Hedge fund investing is all about seeking out the best in their respective fields. The successful hedge fund allocator should assemble a portfolio that p
erforms and looks very unlike the index. Hedge funds are not a homogenous group but display significant dispersion of behavior and results. The potential for finding the exceptional is high. The risk of finding the mediocre or the poor is high.
One of the problems with any investment is that with wide acceptance comes correlation. While hedge funds are not homogenous and many have unique strategies, even independent strategies can become correlated through the behavior of their investors and prime brokers. Investors control the source of equity capital available to hedge funds while prime brokers control the leverage available. Herd psychology and cross contamination can lead to group behavior among investors. That prime brokers are almost always leveraged by a multiple or several multiples more than the hedge funds they finance adds to potential instability. Hedge funds with adequate liquidity restrictions can in fact be a strength although very few investors recognize this or accept it; exhibiting a strong liquidity preference. This liquidity comes at a significant cost.
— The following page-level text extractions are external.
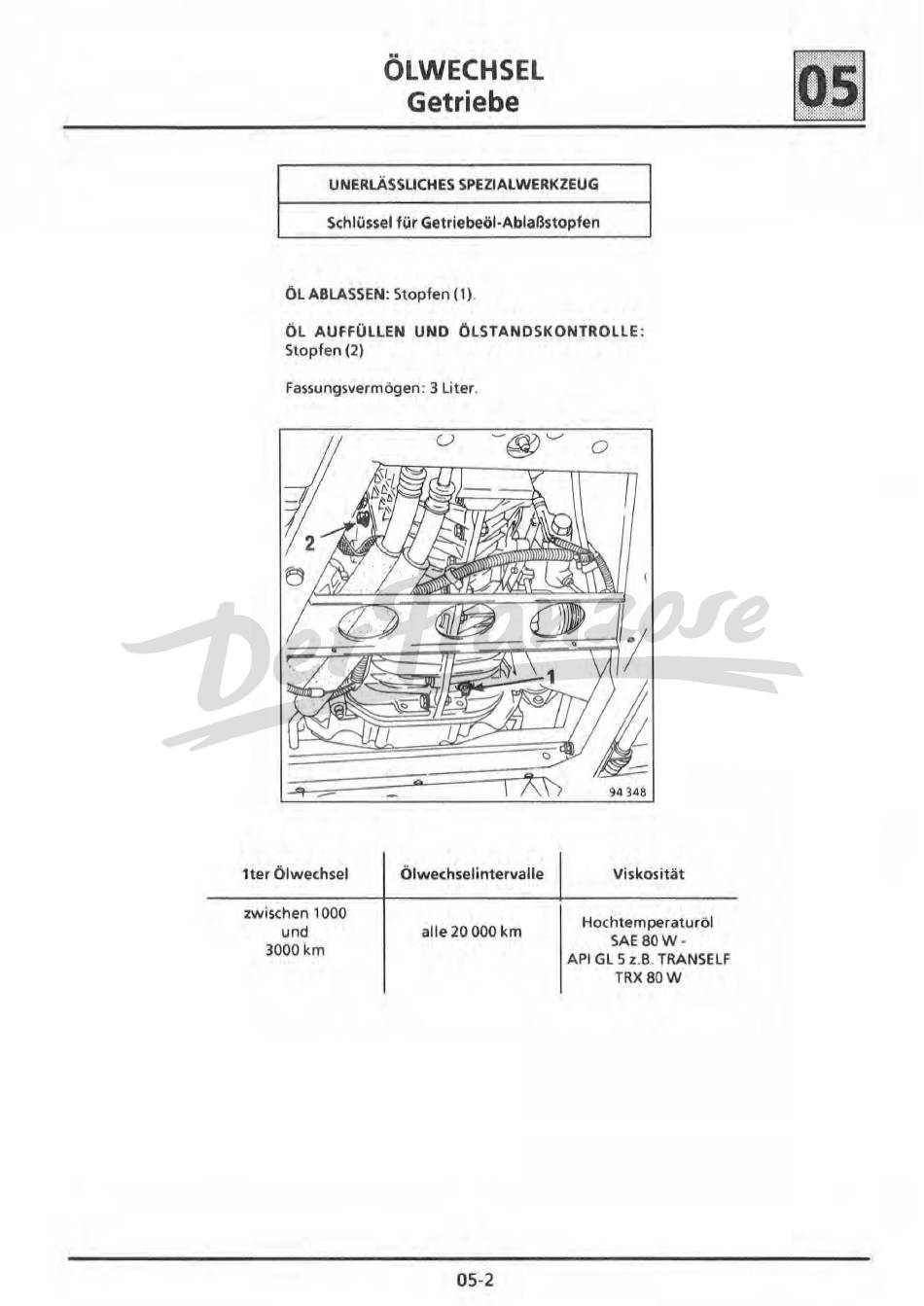 ÖLWECHSEL
Getriebe

05

| UNERLÄSSLICHES SPEZIALWERKZEUG |
|---|
| Schlüssel für Getriebeöl-Ablaßstopfen |

ÖL ABLASSEN: Stopfen (1).

ÖL AUFFÜLLEN UND ÖLSTANDSKONTROLLE: Stopfen (2)

Fassungsvermögen: 3 Liter.

2

1

94 348

Der Franzose

| 1ter Ölwechsel | Ölwechselintervalle | Viskosität |
|---|---|---|
| zwischen 1000 und 3000 km | alle 20 000 km | Hochtemperaturöl SAE 80 W - API GL 5 z.B. TRANSELF TRX 80 W |

05-2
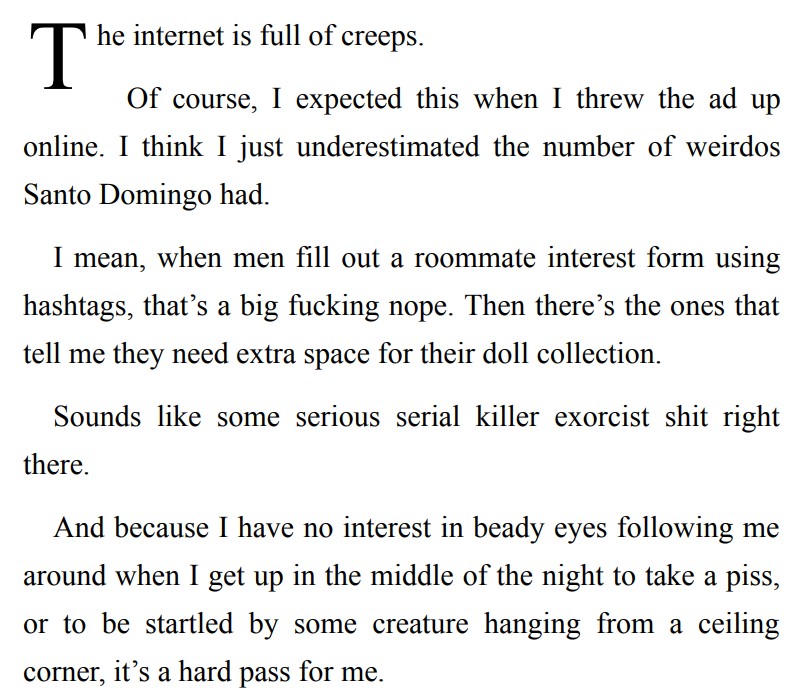 The internet is full of creeps.

Of course, I expected this when I threw the ad up online. I think I just underestimated the number of weirdos Santo Domingo had.

I mean, when men fill out a roommate interest form using hashtags, that's a big fucking nope. Then there's the ones that tell me they need extra space for their doll collection.

Sounds like some serious serial killer exorcist shit right there.

And because I have no interest in beady eyes following me around when I get up in the middle of the night to take a piss, or to be startled by some creature hanging from a ceiling corner, it's a hard pass for me.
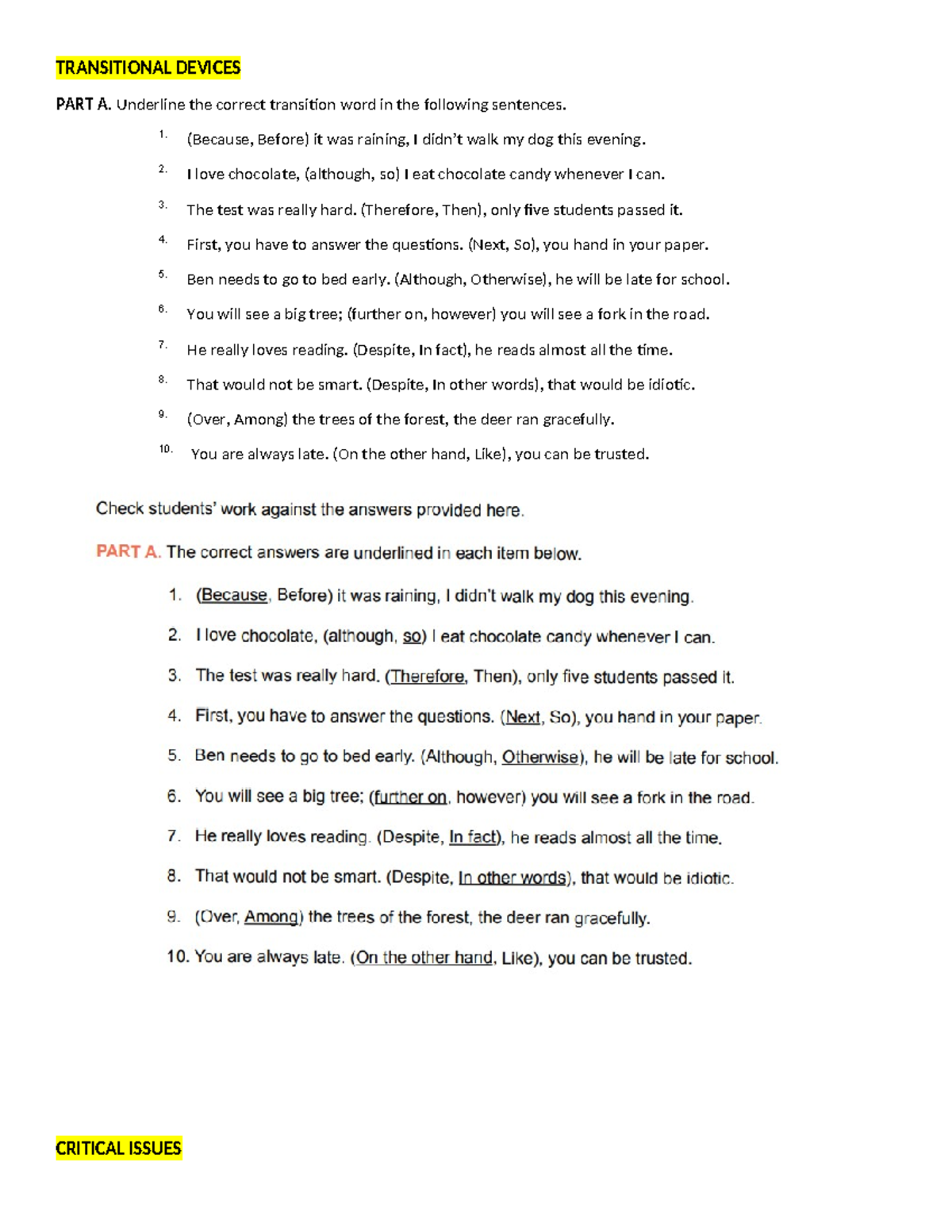 TRANSITIONAL DEVICES

PART A. Underline the correct transition word in the following sentences.

1. (Because, Before) it was raining, I didn't walk my dog this evening.

2. I love chocolate, (although, so) I eat chocolate candy whenever I can.

3. The test was really hard. (Therefore, Then), only five students passed it.

4. First, you have to answer the questions. (Next, So), you hand in your paper.

5. Ben needs to go to bed early. (Although, Otherwise), he will be late for school.

6. You will see a big tree; (further on, however) you will see a fork in the road.

7. He really loves reading. (Despite, In fact), he reads almost all the time.

8. That would not be smart. (Despite, In other words), that would be idiotic.

9. (Over, Among) the trees of the forest, the deer ran gracefully.

10. You are always late. (On the other hand, Like), you can be trusted.

Check students' work against the answers provided here.

PART A. The correct answers are underlined in each item below.

1. (Because, Before) it was raining, I didn't walk my dog this evening.

2. I love chocolate, (although, so) I eat chocolate candy whenever I can.

3. The test was really hard. (Therefore, Then), only five students passed it.

4. First, you have to answer the questions. (Next, So), you hand in your paper.

5. Ben needs to go to bed early. (Although, Otherwise), he will be late for school.

6. You will see a big tree; (further on, however) you will see a fork in the road.

7. He really loves reading. (Despite, In fact), he reads almost all the time.

8. That would not be smart. (Despite, In other words), that would be idiotic.

9. (Over, Among) the trees of the forest, the deer ran gracefully.

10. You are always late. (On the other hand, Like), you can be trusted.

CRITICAL ISSUES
How relevant are hedge funds today? In the post 2008 world, hedge fund indices have indicated a lackluster performance easily eclipsed by equities or corporate credit. Beneath the headline numbers, a group of hedge fund managers have outperformed the market either in absolute terms or in risk adjusted terms. These funds have tended to trade in credit. Some equity funds have managed to excel but these have tended to be merger arbitrage and activists or indeed credit funds extending beyond their normal hunting grounds in the capital structure. Structured credit funds, particularly those involved in mortgage backed securities have also excelled.
The opportunities for making money are ample today. They may be less accessible to long only strategies since markets have recovered strongly from their 2009 lows. The world continues to be a complicated place with a steady stream of tectonic shifts in geopolitics, policy, economic fortunes, regulation and the structure of distribution and allocation of capital. These are very interesting times indeed for investors who seek out and embrace complexity as a source of alpha, or non-market returns.